**PROVIDED DATA**
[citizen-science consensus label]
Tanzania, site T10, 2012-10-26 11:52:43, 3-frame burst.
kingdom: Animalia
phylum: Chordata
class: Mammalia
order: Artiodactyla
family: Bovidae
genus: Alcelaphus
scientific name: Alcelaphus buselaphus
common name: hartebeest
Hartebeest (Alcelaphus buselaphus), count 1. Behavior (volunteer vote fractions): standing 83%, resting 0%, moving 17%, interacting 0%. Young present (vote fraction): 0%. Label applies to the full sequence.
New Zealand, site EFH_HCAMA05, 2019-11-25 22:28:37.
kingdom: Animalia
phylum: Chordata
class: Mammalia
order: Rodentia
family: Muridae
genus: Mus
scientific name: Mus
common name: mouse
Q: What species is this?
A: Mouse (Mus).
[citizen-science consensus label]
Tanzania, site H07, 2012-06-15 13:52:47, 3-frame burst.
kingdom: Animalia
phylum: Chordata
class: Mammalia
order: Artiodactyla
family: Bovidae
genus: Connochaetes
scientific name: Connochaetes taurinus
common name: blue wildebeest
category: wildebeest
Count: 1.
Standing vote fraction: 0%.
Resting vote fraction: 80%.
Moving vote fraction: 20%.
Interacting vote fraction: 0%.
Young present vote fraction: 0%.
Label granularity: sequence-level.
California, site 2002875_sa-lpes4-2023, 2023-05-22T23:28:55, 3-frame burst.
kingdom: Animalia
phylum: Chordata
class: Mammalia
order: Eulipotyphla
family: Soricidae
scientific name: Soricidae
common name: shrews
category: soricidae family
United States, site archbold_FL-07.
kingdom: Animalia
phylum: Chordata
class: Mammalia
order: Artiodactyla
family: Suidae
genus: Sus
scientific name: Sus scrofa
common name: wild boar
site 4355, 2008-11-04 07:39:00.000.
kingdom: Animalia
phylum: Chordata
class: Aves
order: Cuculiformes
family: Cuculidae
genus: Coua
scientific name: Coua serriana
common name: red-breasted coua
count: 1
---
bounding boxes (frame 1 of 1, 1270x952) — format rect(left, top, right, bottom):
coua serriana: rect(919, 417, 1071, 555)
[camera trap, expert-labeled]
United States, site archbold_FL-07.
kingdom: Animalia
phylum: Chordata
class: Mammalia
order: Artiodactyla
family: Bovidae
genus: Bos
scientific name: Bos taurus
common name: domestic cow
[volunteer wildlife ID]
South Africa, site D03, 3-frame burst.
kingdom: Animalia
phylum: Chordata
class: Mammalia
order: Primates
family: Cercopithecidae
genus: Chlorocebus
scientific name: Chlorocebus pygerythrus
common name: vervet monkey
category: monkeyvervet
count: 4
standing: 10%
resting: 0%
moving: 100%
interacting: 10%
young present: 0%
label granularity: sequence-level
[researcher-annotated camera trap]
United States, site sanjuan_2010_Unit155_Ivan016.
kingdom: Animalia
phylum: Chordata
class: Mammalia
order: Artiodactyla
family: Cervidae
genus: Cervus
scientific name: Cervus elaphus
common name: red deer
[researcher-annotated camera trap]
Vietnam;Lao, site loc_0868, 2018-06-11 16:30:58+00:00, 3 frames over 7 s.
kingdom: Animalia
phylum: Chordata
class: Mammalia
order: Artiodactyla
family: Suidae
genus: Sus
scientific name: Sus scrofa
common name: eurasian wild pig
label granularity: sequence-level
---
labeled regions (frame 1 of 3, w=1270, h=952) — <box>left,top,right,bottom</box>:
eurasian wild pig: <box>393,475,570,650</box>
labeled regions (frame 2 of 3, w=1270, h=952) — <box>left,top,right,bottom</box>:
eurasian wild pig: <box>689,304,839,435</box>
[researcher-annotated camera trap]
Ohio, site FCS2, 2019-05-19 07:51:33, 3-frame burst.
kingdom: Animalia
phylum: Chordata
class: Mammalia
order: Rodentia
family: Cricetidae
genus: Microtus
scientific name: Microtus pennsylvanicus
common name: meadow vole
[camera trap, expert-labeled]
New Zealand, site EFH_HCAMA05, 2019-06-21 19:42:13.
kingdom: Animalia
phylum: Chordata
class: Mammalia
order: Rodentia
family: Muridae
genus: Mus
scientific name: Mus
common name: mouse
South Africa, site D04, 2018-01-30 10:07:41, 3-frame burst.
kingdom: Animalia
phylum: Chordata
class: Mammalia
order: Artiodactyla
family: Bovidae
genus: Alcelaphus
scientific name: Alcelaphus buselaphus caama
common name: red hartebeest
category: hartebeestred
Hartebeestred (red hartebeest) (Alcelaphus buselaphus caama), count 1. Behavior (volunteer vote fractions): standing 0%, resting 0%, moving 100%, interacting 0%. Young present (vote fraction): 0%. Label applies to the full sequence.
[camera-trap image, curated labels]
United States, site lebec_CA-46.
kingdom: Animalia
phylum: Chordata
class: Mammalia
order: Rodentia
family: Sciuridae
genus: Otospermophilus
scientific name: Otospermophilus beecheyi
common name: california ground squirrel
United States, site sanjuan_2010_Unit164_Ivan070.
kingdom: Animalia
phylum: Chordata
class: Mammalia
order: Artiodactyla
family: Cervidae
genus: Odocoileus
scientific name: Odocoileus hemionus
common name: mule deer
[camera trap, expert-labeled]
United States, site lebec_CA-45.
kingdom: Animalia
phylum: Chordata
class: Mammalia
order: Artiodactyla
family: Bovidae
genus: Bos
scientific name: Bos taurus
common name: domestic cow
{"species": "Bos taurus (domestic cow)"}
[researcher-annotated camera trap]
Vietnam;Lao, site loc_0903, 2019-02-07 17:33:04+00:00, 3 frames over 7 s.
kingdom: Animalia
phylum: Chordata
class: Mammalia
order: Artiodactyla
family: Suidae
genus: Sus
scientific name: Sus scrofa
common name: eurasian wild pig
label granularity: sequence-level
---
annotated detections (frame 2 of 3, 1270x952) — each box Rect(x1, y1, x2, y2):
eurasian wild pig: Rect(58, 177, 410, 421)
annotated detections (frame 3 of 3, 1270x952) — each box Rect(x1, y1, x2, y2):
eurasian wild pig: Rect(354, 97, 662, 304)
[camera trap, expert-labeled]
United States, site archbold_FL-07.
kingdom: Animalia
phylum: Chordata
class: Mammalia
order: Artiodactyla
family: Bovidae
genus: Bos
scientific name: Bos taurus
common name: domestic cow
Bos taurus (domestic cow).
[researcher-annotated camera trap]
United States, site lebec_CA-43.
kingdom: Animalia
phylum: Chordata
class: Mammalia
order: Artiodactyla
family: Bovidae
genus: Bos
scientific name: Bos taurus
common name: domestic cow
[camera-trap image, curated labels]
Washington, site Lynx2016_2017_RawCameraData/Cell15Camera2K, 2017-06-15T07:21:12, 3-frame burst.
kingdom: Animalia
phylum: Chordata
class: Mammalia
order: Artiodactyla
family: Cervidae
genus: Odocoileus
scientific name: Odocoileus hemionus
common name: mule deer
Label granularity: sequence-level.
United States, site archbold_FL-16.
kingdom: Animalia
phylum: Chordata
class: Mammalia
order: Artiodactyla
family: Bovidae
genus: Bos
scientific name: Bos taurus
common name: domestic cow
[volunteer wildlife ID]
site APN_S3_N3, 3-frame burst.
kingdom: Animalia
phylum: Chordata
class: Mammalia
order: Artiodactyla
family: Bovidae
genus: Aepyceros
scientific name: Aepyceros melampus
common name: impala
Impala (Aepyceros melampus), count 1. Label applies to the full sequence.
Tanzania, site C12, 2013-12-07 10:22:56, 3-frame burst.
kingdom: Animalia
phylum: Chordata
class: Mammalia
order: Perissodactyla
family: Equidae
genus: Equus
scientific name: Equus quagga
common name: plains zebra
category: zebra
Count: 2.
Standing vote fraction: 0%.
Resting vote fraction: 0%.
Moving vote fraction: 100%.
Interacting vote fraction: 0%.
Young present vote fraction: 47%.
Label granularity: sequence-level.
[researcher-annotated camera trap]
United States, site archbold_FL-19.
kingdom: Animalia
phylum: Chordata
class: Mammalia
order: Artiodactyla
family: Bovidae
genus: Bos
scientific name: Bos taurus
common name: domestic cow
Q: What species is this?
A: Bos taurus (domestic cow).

**WORK ITEM**
How many lines of the material contain the string "over"? Answer with that number alone.

**RESPONSE BELOW**
2